Recently, my friend welcomed a new baby into her family. Her baby is happy and healthy, with plump, puffy cheeks, and supple skin that bounces back with every touch.

This soft, elastic state is often referred to as “mochi mochi”. And it’s not just for babies, either – we use the same words to describe the stretchy, chewy texture of food. No wonder, sometimes you feel like gently pinching or biting a baby’s hands or feet because they are just so squishy! 

Japanese really love “mochi mochi” textured food. Compared to other regions of Southeast Asia, our short-grained rice is higher in water content, giving it a bouncy texture that is moist and sticky. Same goes for other popular staples in Japan, such as mochi (rice cakes) and even udon. 

When you see the words “mochi mochi”, you immediately associate the texture with a pleasurable feeling.
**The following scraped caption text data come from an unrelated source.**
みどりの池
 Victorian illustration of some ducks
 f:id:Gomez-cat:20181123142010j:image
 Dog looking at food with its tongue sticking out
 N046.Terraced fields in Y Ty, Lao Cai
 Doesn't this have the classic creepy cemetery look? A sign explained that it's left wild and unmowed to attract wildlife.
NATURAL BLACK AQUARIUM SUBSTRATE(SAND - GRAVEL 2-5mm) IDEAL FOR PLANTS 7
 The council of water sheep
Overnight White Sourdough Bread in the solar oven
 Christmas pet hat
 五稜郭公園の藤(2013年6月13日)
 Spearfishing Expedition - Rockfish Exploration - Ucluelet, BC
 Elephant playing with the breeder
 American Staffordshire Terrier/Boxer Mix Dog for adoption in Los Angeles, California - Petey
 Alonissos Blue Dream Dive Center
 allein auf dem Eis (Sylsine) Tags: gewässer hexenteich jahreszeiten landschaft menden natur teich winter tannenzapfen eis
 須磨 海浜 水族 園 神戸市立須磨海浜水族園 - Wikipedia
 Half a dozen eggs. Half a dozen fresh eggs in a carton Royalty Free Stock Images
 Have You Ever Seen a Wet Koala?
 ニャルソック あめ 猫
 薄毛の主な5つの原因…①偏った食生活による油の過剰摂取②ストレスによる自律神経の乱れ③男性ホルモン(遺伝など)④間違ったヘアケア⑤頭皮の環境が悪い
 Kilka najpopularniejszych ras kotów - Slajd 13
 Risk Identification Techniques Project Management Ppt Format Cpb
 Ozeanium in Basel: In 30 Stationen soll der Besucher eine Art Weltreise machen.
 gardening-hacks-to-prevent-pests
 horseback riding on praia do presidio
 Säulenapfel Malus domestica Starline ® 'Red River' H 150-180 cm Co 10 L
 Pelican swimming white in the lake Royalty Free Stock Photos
Just imagine, a bite-sized, squishy treat that at first, resists a little when you chew, before giving way to a mini cloud of pure bliss. Which is why when you visit Japan, you will see a lot of food products (or even cosmetics) with labels proudly proclaiming a “mochi mochi” texture!

Do not miss out on some of my personal “mochi mochi” favourites: Pon de Ring from Mister Donut, Mo-Cheezu from Lawson, mitarashi dango and strawberry daifuku (usually available at most supermarkets). 

In Malaysia, you can get “mochi mochi” udon from Hanamaru – a chain from Japan. I particularly love the Kitsune Udon; it is chewy and sweet and savoury all at once!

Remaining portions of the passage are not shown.